■ EXERCISE: Search the records for "frame" and copy each line that holds it.

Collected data
== Segment start ==

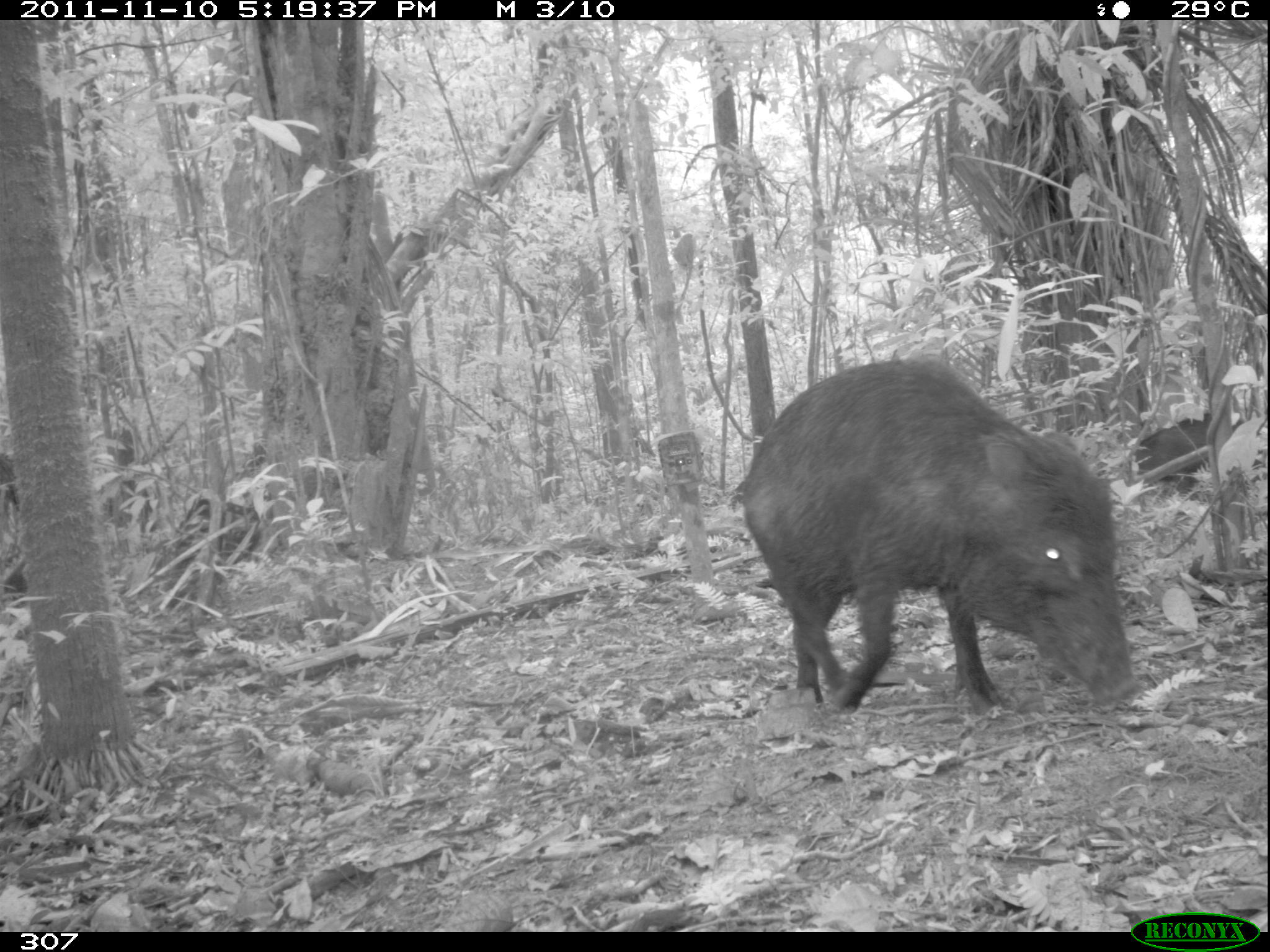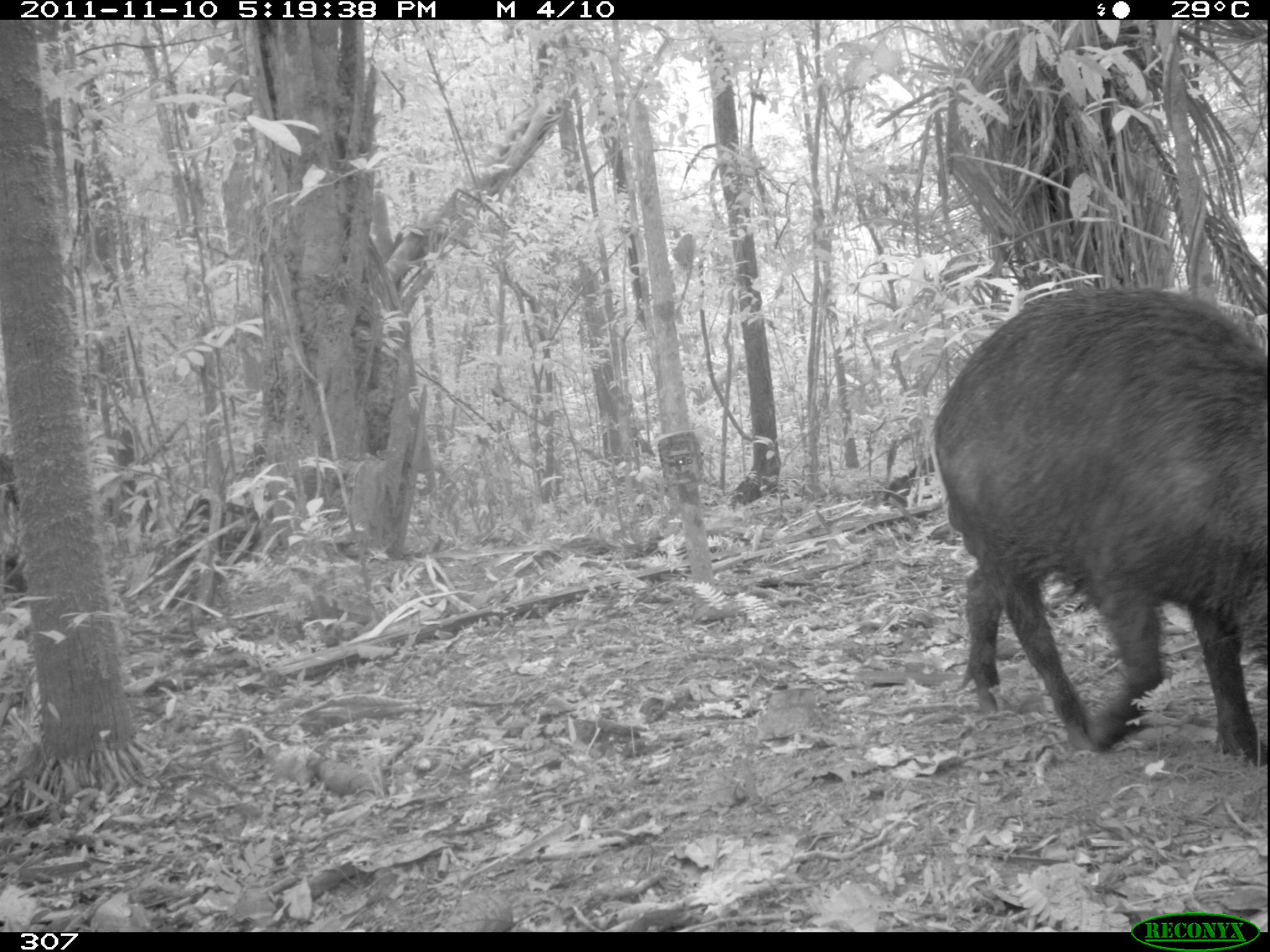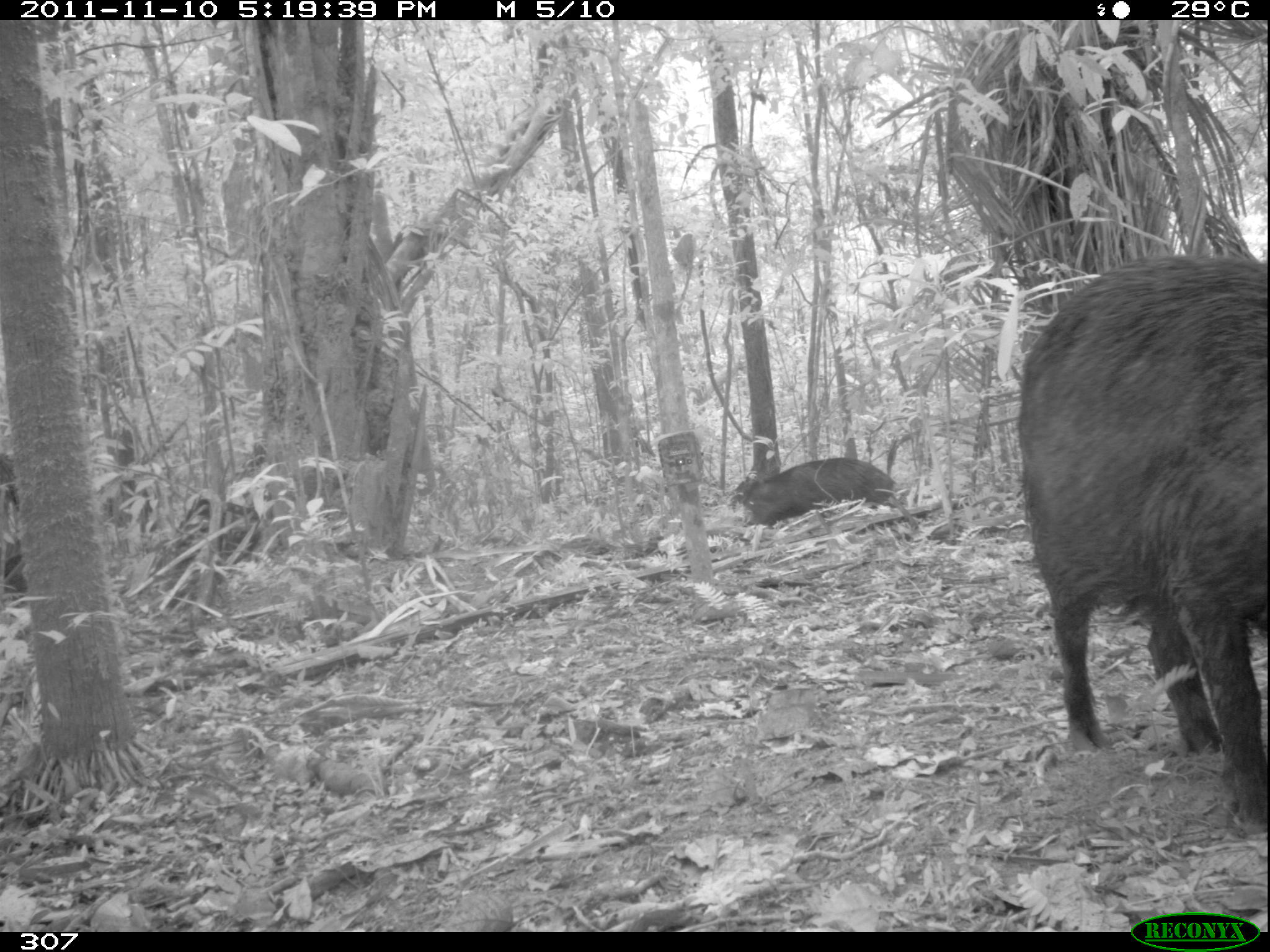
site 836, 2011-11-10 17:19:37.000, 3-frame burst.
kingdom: Animalia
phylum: Chordata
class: Mammalia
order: Artiodactyla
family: Tayassuidae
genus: Tayassu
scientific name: Tayassu pecari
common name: white-lipped peccary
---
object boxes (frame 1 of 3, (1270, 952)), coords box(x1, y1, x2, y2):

== Segment end ==

■ WRITTEN SOLUTION:
site 836, 2011-11-10 17:19:37.000, 3-frame burst.
object boxes (frame 1 of 3, (1270, 952)), coords box(x1, y1, x2, y2):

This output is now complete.